Shopping round for a chassis after the end of the Cooper deal brought Gerard to the door of Colchester Racing Developments—”they were prepared to do a deal for us to run two works-supported Merlyn Mk. 12s”—and thus the 1968 season was settled. But, again, the Merlyn deal proved to be one of those proverbial “good ideas at the time”, but there were at least plenty of drivers taking it in turn to prove the point: Cardwell, Beckwith, Stiller, Hart, Powell, Walker, Julian Gerard (a second cousin), Rollinson, Gaydon, Walker, van Lennep and Hezemans all having a try until “Mr. Bob”, as he was by now affectionately known by the team, was prevailed upon to buy a second-hand Brabham BT23C in the middle of the 1969 season.
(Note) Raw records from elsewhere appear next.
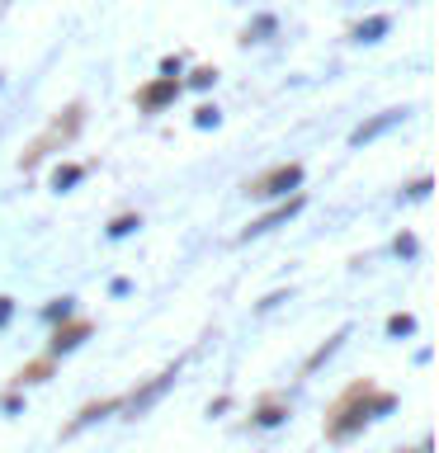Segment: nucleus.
<instances>
[{
    "mask_svg": "<svg viewBox=\"0 0 439 453\" xmlns=\"http://www.w3.org/2000/svg\"><path fill=\"white\" fill-rule=\"evenodd\" d=\"M170 90H175V85H156V90H147V95H142V104H161V99H166Z\"/></svg>",
    "mask_w": 439,
    "mask_h": 453,
    "instance_id": "2",
    "label": "nucleus"
},
{
    "mask_svg": "<svg viewBox=\"0 0 439 453\" xmlns=\"http://www.w3.org/2000/svg\"><path fill=\"white\" fill-rule=\"evenodd\" d=\"M297 180H303V170H297V165H279L274 175L255 180V184H250V194H260V198H269V194H283V189H293Z\"/></svg>",
    "mask_w": 439,
    "mask_h": 453,
    "instance_id": "1",
    "label": "nucleus"
}]
</instances>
The upshot of that development was that Robin Widdows won the Monza Lottery and Brian Hart beat the BMW team at Hockenheim within a couple of weeks of each other.

Thus encouraged, Gerard Racing laid plans to run a pair of Brabham BT30s for Hart and Gaydon in 1970, but the intervention of Henri Pescarolo and his lack of mechanical sympathy plus another big engine disaster resulted in the team curtailing its activities before the end of the year. Hart subsequently drove one of the BT30s on odd occasions in 1971, but that seemed the end of Gerard Racing on the international scene . . for the time being.
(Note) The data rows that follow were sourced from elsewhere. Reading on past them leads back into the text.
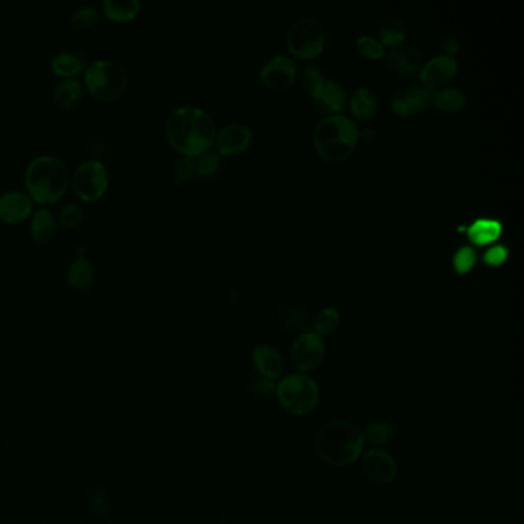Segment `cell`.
<instances>
[{
    "instance_id": "9",
    "label": "cell",
    "mask_w": 524,
    "mask_h": 524,
    "mask_svg": "<svg viewBox=\"0 0 524 524\" xmlns=\"http://www.w3.org/2000/svg\"><path fill=\"white\" fill-rule=\"evenodd\" d=\"M289 357L300 374L316 371L326 357V345L323 337L316 332L300 334L291 345Z\"/></svg>"
},
{
    "instance_id": "22",
    "label": "cell",
    "mask_w": 524,
    "mask_h": 524,
    "mask_svg": "<svg viewBox=\"0 0 524 524\" xmlns=\"http://www.w3.org/2000/svg\"><path fill=\"white\" fill-rule=\"evenodd\" d=\"M140 10L142 4L138 0H105L102 4L105 18L115 23L131 22L140 14Z\"/></svg>"
},
{
    "instance_id": "17",
    "label": "cell",
    "mask_w": 524,
    "mask_h": 524,
    "mask_svg": "<svg viewBox=\"0 0 524 524\" xmlns=\"http://www.w3.org/2000/svg\"><path fill=\"white\" fill-rule=\"evenodd\" d=\"M421 60L420 51L411 45L394 46L387 54V65L400 75L417 73L420 69Z\"/></svg>"
},
{
    "instance_id": "1",
    "label": "cell",
    "mask_w": 524,
    "mask_h": 524,
    "mask_svg": "<svg viewBox=\"0 0 524 524\" xmlns=\"http://www.w3.org/2000/svg\"><path fill=\"white\" fill-rule=\"evenodd\" d=\"M168 144L184 157H199L215 142V123L202 108L184 105L171 111L165 121Z\"/></svg>"
},
{
    "instance_id": "24",
    "label": "cell",
    "mask_w": 524,
    "mask_h": 524,
    "mask_svg": "<svg viewBox=\"0 0 524 524\" xmlns=\"http://www.w3.org/2000/svg\"><path fill=\"white\" fill-rule=\"evenodd\" d=\"M406 23L403 19L397 16V14H392L387 18L383 19L379 27V37H380V43L383 45L394 46L402 45V42L406 37Z\"/></svg>"
},
{
    "instance_id": "21",
    "label": "cell",
    "mask_w": 524,
    "mask_h": 524,
    "mask_svg": "<svg viewBox=\"0 0 524 524\" xmlns=\"http://www.w3.org/2000/svg\"><path fill=\"white\" fill-rule=\"evenodd\" d=\"M66 280L71 288L87 291L96 280V268L87 257H75L66 270Z\"/></svg>"
},
{
    "instance_id": "31",
    "label": "cell",
    "mask_w": 524,
    "mask_h": 524,
    "mask_svg": "<svg viewBox=\"0 0 524 524\" xmlns=\"http://www.w3.org/2000/svg\"><path fill=\"white\" fill-rule=\"evenodd\" d=\"M98 19H100V12L96 6L91 5L81 6L71 14V23L75 28H92L98 22Z\"/></svg>"
},
{
    "instance_id": "40",
    "label": "cell",
    "mask_w": 524,
    "mask_h": 524,
    "mask_svg": "<svg viewBox=\"0 0 524 524\" xmlns=\"http://www.w3.org/2000/svg\"><path fill=\"white\" fill-rule=\"evenodd\" d=\"M442 48L448 52V56H450L460 50V42L457 41L456 37H444L442 41Z\"/></svg>"
},
{
    "instance_id": "28",
    "label": "cell",
    "mask_w": 524,
    "mask_h": 524,
    "mask_svg": "<svg viewBox=\"0 0 524 524\" xmlns=\"http://www.w3.org/2000/svg\"><path fill=\"white\" fill-rule=\"evenodd\" d=\"M434 102L444 113H457L466 105V96L458 88H443L434 94Z\"/></svg>"
},
{
    "instance_id": "35",
    "label": "cell",
    "mask_w": 524,
    "mask_h": 524,
    "mask_svg": "<svg viewBox=\"0 0 524 524\" xmlns=\"http://www.w3.org/2000/svg\"><path fill=\"white\" fill-rule=\"evenodd\" d=\"M82 220H83V213L74 203H66L59 213V223L64 228H75L81 225Z\"/></svg>"
},
{
    "instance_id": "12",
    "label": "cell",
    "mask_w": 524,
    "mask_h": 524,
    "mask_svg": "<svg viewBox=\"0 0 524 524\" xmlns=\"http://www.w3.org/2000/svg\"><path fill=\"white\" fill-rule=\"evenodd\" d=\"M297 77V65L286 56L270 59L260 71L263 85L272 90H285L294 83Z\"/></svg>"
},
{
    "instance_id": "26",
    "label": "cell",
    "mask_w": 524,
    "mask_h": 524,
    "mask_svg": "<svg viewBox=\"0 0 524 524\" xmlns=\"http://www.w3.org/2000/svg\"><path fill=\"white\" fill-rule=\"evenodd\" d=\"M395 437V426L389 420H372L369 423L364 433V442L372 444L375 448H380L385 444L391 443Z\"/></svg>"
},
{
    "instance_id": "34",
    "label": "cell",
    "mask_w": 524,
    "mask_h": 524,
    "mask_svg": "<svg viewBox=\"0 0 524 524\" xmlns=\"http://www.w3.org/2000/svg\"><path fill=\"white\" fill-rule=\"evenodd\" d=\"M477 262V254L471 246H463L454 255V268L458 274H466Z\"/></svg>"
},
{
    "instance_id": "5",
    "label": "cell",
    "mask_w": 524,
    "mask_h": 524,
    "mask_svg": "<svg viewBox=\"0 0 524 524\" xmlns=\"http://www.w3.org/2000/svg\"><path fill=\"white\" fill-rule=\"evenodd\" d=\"M83 83L96 100L113 102L127 91V69L111 59H98L88 65L83 73Z\"/></svg>"
},
{
    "instance_id": "37",
    "label": "cell",
    "mask_w": 524,
    "mask_h": 524,
    "mask_svg": "<svg viewBox=\"0 0 524 524\" xmlns=\"http://www.w3.org/2000/svg\"><path fill=\"white\" fill-rule=\"evenodd\" d=\"M285 322L293 331H303L308 328V314L300 308H289L288 314L285 316Z\"/></svg>"
},
{
    "instance_id": "29",
    "label": "cell",
    "mask_w": 524,
    "mask_h": 524,
    "mask_svg": "<svg viewBox=\"0 0 524 524\" xmlns=\"http://www.w3.org/2000/svg\"><path fill=\"white\" fill-rule=\"evenodd\" d=\"M339 326H340V312L337 311L335 308H323L314 322L316 334L320 337L334 334Z\"/></svg>"
},
{
    "instance_id": "25",
    "label": "cell",
    "mask_w": 524,
    "mask_h": 524,
    "mask_svg": "<svg viewBox=\"0 0 524 524\" xmlns=\"http://www.w3.org/2000/svg\"><path fill=\"white\" fill-rule=\"evenodd\" d=\"M352 114L360 121H368L377 111V96L368 87L358 88L351 98Z\"/></svg>"
},
{
    "instance_id": "33",
    "label": "cell",
    "mask_w": 524,
    "mask_h": 524,
    "mask_svg": "<svg viewBox=\"0 0 524 524\" xmlns=\"http://www.w3.org/2000/svg\"><path fill=\"white\" fill-rule=\"evenodd\" d=\"M220 165V159L217 156V153L214 151H207L200 156L196 157L194 160V173L199 176H211V174L217 171V168Z\"/></svg>"
},
{
    "instance_id": "10",
    "label": "cell",
    "mask_w": 524,
    "mask_h": 524,
    "mask_svg": "<svg viewBox=\"0 0 524 524\" xmlns=\"http://www.w3.org/2000/svg\"><path fill=\"white\" fill-rule=\"evenodd\" d=\"M362 458L364 473L372 483L391 484L397 479V461L391 452L381 448H374L364 452Z\"/></svg>"
},
{
    "instance_id": "16",
    "label": "cell",
    "mask_w": 524,
    "mask_h": 524,
    "mask_svg": "<svg viewBox=\"0 0 524 524\" xmlns=\"http://www.w3.org/2000/svg\"><path fill=\"white\" fill-rule=\"evenodd\" d=\"M431 91L423 87H408L394 94L391 108L397 115H411L425 110L431 102Z\"/></svg>"
},
{
    "instance_id": "32",
    "label": "cell",
    "mask_w": 524,
    "mask_h": 524,
    "mask_svg": "<svg viewBox=\"0 0 524 524\" xmlns=\"http://www.w3.org/2000/svg\"><path fill=\"white\" fill-rule=\"evenodd\" d=\"M357 50L362 56L371 60H377L385 56V48L380 42L377 41L372 35H362L357 39Z\"/></svg>"
},
{
    "instance_id": "2",
    "label": "cell",
    "mask_w": 524,
    "mask_h": 524,
    "mask_svg": "<svg viewBox=\"0 0 524 524\" xmlns=\"http://www.w3.org/2000/svg\"><path fill=\"white\" fill-rule=\"evenodd\" d=\"M364 433L351 421H329L316 435L318 457L329 466H351L364 456Z\"/></svg>"
},
{
    "instance_id": "27",
    "label": "cell",
    "mask_w": 524,
    "mask_h": 524,
    "mask_svg": "<svg viewBox=\"0 0 524 524\" xmlns=\"http://www.w3.org/2000/svg\"><path fill=\"white\" fill-rule=\"evenodd\" d=\"M346 100H348V94H346L345 88L341 87L339 82L329 79L325 82L317 102H322L323 106L328 110L343 111Z\"/></svg>"
},
{
    "instance_id": "39",
    "label": "cell",
    "mask_w": 524,
    "mask_h": 524,
    "mask_svg": "<svg viewBox=\"0 0 524 524\" xmlns=\"http://www.w3.org/2000/svg\"><path fill=\"white\" fill-rule=\"evenodd\" d=\"M253 391L259 397H270L272 394H276V381L268 380L257 375V379L254 380Z\"/></svg>"
},
{
    "instance_id": "41",
    "label": "cell",
    "mask_w": 524,
    "mask_h": 524,
    "mask_svg": "<svg viewBox=\"0 0 524 524\" xmlns=\"http://www.w3.org/2000/svg\"><path fill=\"white\" fill-rule=\"evenodd\" d=\"M364 138H366V140H372V138H374L375 136V131L374 129H364Z\"/></svg>"
},
{
    "instance_id": "38",
    "label": "cell",
    "mask_w": 524,
    "mask_h": 524,
    "mask_svg": "<svg viewBox=\"0 0 524 524\" xmlns=\"http://www.w3.org/2000/svg\"><path fill=\"white\" fill-rule=\"evenodd\" d=\"M509 251L503 245H496L484 253V263L490 266H500L506 262Z\"/></svg>"
},
{
    "instance_id": "36",
    "label": "cell",
    "mask_w": 524,
    "mask_h": 524,
    "mask_svg": "<svg viewBox=\"0 0 524 524\" xmlns=\"http://www.w3.org/2000/svg\"><path fill=\"white\" fill-rule=\"evenodd\" d=\"M174 179L177 184H186L194 176V160L191 157H180L179 160L174 163Z\"/></svg>"
},
{
    "instance_id": "19",
    "label": "cell",
    "mask_w": 524,
    "mask_h": 524,
    "mask_svg": "<svg viewBox=\"0 0 524 524\" xmlns=\"http://www.w3.org/2000/svg\"><path fill=\"white\" fill-rule=\"evenodd\" d=\"M51 69L62 79H77V75L85 73L87 60L79 52H59L51 59Z\"/></svg>"
},
{
    "instance_id": "13",
    "label": "cell",
    "mask_w": 524,
    "mask_h": 524,
    "mask_svg": "<svg viewBox=\"0 0 524 524\" xmlns=\"http://www.w3.org/2000/svg\"><path fill=\"white\" fill-rule=\"evenodd\" d=\"M33 215V200L23 191H6L0 194V222L19 225Z\"/></svg>"
},
{
    "instance_id": "8",
    "label": "cell",
    "mask_w": 524,
    "mask_h": 524,
    "mask_svg": "<svg viewBox=\"0 0 524 524\" xmlns=\"http://www.w3.org/2000/svg\"><path fill=\"white\" fill-rule=\"evenodd\" d=\"M69 184L82 202H96L108 190L110 174L100 160L83 161L69 177Z\"/></svg>"
},
{
    "instance_id": "20",
    "label": "cell",
    "mask_w": 524,
    "mask_h": 524,
    "mask_svg": "<svg viewBox=\"0 0 524 524\" xmlns=\"http://www.w3.org/2000/svg\"><path fill=\"white\" fill-rule=\"evenodd\" d=\"M83 92L85 87L82 85V82L77 79H64L52 90V98L60 110L69 111L81 104Z\"/></svg>"
},
{
    "instance_id": "18",
    "label": "cell",
    "mask_w": 524,
    "mask_h": 524,
    "mask_svg": "<svg viewBox=\"0 0 524 524\" xmlns=\"http://www.w3.org/2000/svg\"><path fill=\"white\" fill-rule=\"evenodd\" d=\"M58 231V223L48 207H42L33 213L29 222V232L35 243L46 245L51 242Z\"/></svg>"
},
{
    "instance_id": "15",
    "label": "cell",
    "mask_w": 524,
    "mask_h": 524,
    "mask_svg": "<svg viewBox=\"0 0 524 524\" xmlns=\"http://www.w3.org/2000/svg\"><path fill=\"white\" fill-rule=\"evenodd\" d=\"M251 362L257 375L268 379V380L276 381L280 379L285 369L282 356L271 345L255 346L251 354Z\"/></svg>"
},
{
    "instance_id": "4",
    "label": "cell",
    "mask_w": 524,
    "mask_h": 524,
    "mask_svg": "<svg viewBox=\"0 0 524 524\" xmlns=\"http://www.w3.org/2000/svg\"><path fill=\"white\" fill-rule=\"evenodd\" d=\"M358 137L357 125L349 117L328 115L314 129V146L323 160L339 163L351 156Z\"/></svg>"
},
{
    "instance_id": "23",
    "label": "cell",
    "mask_w": 524,
    "mask_h": 524,
    "mask_svg": "<svg viewBox=\"0 0 524 524\" xmlns=\"http://www.w3.org/2000/svg\"><path fill=\"white\" fill-rule=\"evenodd\" d=\"M502 232V223L498 220L488 219V217L475 220L473 225L467 228V236L471 239V242L479 245V246L496 242Z\"/></svg>"
},
{
    "instance_id": "3",
    "label": "cell",
    "mask_w": 524,
    "mask_h": 524,
    "mask_svg": "<svg viewBox=\"0 0 524 524\" xmlns=\"http://www.w3.org/2000/svg\"><path fill=\"white\" fill-rule=\"evenodd\" d=\"M23 184L33 202L43 207L58 203L68 190V168L56 156L35 157L25 168Z\"/></svg>"
},
{
    "instance_id": "14",
    "label": "cell",
    "mask_w": 524,
    "mask_h": 524,
    "mask_svg": "<svg viewBox=\"0 0 524 524\" xmlns=\"http://www.w3.org/2000/svg\"><path fill=\"white\" fill-rule=\"evenodd\" d=\"M217 148L225 156H237L248 150L253 142V133L243 123H230L220 129L215 136Z\"/></svg>"
},
{
    "instance_id": "11",
    "label": "cell",
    "mask_w": 524,
    "mask_h": 524,
    "mask_svg": "<svg viewBox=\"0 0 524 524\" xmlns=\"http://www.w3.org/2000/svg\"><path fill=\"white\" fill-rule=\"evenodd\" d=\"M457 69H458V64L452 56H448V54L435 56L426 62V65L421 66V83L425 85L427 91H433V90L450 83L456 77Z\"/></svg>"
},
{
    "instance_id": "6",
    "label": "cell",
    "mask_w": 524,
    "mask_h": 524,
    "mask_svg": "<svg viewBox=\"0 0 524 524\" xmlns=\"http://www.w3.org/2000/svg\"><path fill=\"white\" fill-rule=\"evenodd\" d=\"M278 403L288 414L295 417L309 415L320 403V387L309 375L289 374L276 385Z\"/></svg>"
},
{
    "instance_id": "30",
    "label": "cell",
    "mask_w": 524,
    "mask_h": 524,
    "mask_svg": "<svg viewBox=\"0 0 524 524\" xmlns=\"http://www.w3.org/2000/svg\"><path fill=\"white\" fill-rule=\"evenodd\" d=\"M325 82H326L325 75L316 65H306L303 68V74H301V83L312 98L318 100Z\"/></svg>"
},
{
    "instance_id": "7",
    "label": "cell",
    "mask_w": 524,
    "mask_h": 524,
    "mask_svg": "<svg viewBox=\"0 0 524 524\" xmlns=\"http://www.w3.org/2000/svg\"><path fill=\"white\" fill-rule=\"evenodd\" d=\"M326 43V33L322 23L312 18L300 19L291 25L286 35V45L294 56L305 60L317 58Z\"/></svg>"
}]
</instances>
“Mr. Bob’s” pretty secretary Maggie Morris, herself a keen racing enthusiast, had become engaged to the firm’s chief mechanic Bob Salisbury and the pair of them shared an FF Merlyn before getting married during 1970. With the old F2 Brabham still lying around, Gerard decided to give Salisbury his chance in a few Libre events in 1971 and subsequently purchased a new Brabham BT35 to use in Formula Atlantic last year. A promising first season, in which Salisbury finished fourth in the Yellow Pages Championship, prompted Gerard to purchase a brand new Surtees TS15 for this season, and it’s the team’s intention to run in some selected Formula Two races as well.

Motor racing in Gerard style is now very much a “family” affair with Robert working in the garage during the week and his wife still helping “Mr. Bob” in the administration of the large Renault dealership which Parrs now hold. But at the weekends, the caravan Is packed as well as the transporter and it’s off to a race meeting, with “Mr. Bob” rolling up his sleeves to work on the car with just as much enthusiasm as he shows in reminiscing over his racing days. Whether it be as postwar Grand Prix driver or contemporary entrant, Bob Gerard is still a familiar face to many and shows no indication of giving up his consuming involvement in the sport. – A.H.